• Work request:
Copy out exactly the lines below that run from the one holding "order: Passeriformes" to the one holding "common name: song sparrow", keeping both of those lines and no others.

• Supplied material:
Start of Block

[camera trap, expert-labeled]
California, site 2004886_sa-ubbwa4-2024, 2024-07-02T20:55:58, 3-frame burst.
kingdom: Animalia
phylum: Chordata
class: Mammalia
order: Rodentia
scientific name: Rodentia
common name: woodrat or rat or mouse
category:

End of Block
Start of Block

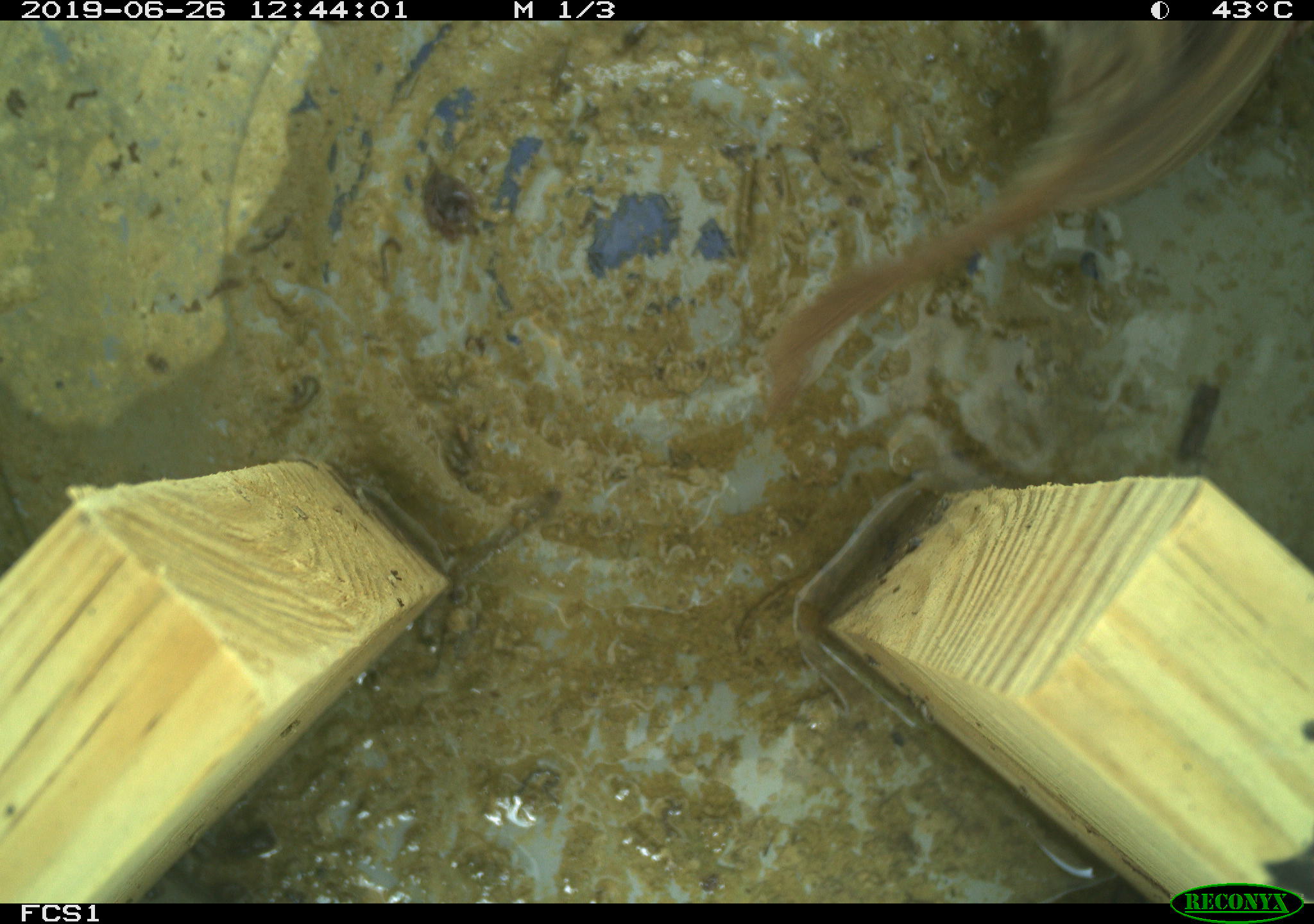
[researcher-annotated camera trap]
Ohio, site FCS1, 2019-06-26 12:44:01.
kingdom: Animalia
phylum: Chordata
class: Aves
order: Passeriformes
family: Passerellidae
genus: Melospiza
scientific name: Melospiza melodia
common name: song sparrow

End of Block

• Solution for this problem:
order: Passeriformes
family: Passerellidae
genus: Melospiza
scientific name: Melospiza melodia
common name: song sparrow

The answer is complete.